All pages must have the same length.
Page server accepts requests from many processes.
A page identifier points to the beginning of the given page, i.e., it is an offset of a page in page file.
n-th page is accessed by reading|writting from|to the position n*page-size in db file.
read command reads a sequence of pages in the internal buffer.
write command writes a sequence of pages to the disk.
To be able to read very large quantities of data cursors have to be used.
- page level has to work in "transactions" that are opened and closed explicitely
- operation read (and write) must work with "chunks"
- one chunk or the complete result (if size is less than one chunk) is read

ISAM index

This level works with the whole pages
I think that ISAM index can be implemented as Erlang module
Implements simple ISAM index on top of file of pages
Index pages are composed of an array of key*value pairs.
- keys are composed of instances of K\subseteq{S,P,O}
- keys have to define the ordering also in the case that they are composed.
- we can have sparse indexes, i.e., values parts of key*value in the last tree level point to data pages.

TP access method

Triple-pattarn access method
This module is based on a file of pages (for data) and ISAM index
I suggest this is one Erlang process for one opened TP access method
There is no need for a queue of requests since
- A single request is performed at a given time from a single process

iztok-savnik commented 5 years ago

Some more comments on the proposed architecture.

Page-level file server (PL-FS) is a process that accepts request from the multiple processes (TP-AM processes.
TP-AM is a processes opened for a given triple-pattern.
I am not sure about the data transfer from PL-FS to a particular TP-AM. It would be better to direct the resuts to the process that has opened a given AP-AM. One intermediate transfer is omitted.
ISAM index can be defined as a module that is used by TP-AM to provide index-based scan for a given triple-pattern.
From the higher levels, i.e., query processor, we have two numbers: query identifier and session identifier.
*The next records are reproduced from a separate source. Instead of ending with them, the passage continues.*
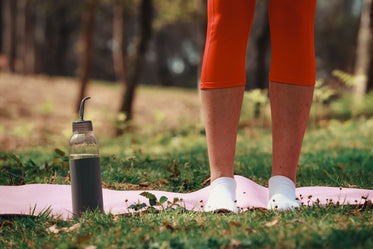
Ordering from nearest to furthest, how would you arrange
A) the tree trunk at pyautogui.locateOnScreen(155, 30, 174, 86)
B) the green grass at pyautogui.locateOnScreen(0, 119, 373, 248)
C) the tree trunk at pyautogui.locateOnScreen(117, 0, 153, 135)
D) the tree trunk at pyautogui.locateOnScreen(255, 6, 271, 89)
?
the green grass at pyautogui.locateOnScreen(0, 119, 373, 248) < the tree trunk at pyautogui.locateOnScreen(117, 0, 153, 135) < the tree trunk at pyautogui.locateOnScreen(255, 6, 271, 89) < the tree trunk at pyautogui.locateOnScreen(155, 30, 174, 86)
Session ID can be used to direct user to the same "cache" (this can also be epsilon table) that he used in the session for the previous queries. This is called "affinity scheduling".
Query identifier can be used for the "transactions" in the Page-level file server.

nick-ak96 commented 5 years ago

@iztok-savnik I suggest that along with the issues we will start a wiki in this repo (as I see it is disabled currently), where we will put the final results of our discussion here in issues. That will of course, later on, serve as a documentation for the software. Also, it will help us to not get lost in long discussions and to make a cleaner implementation.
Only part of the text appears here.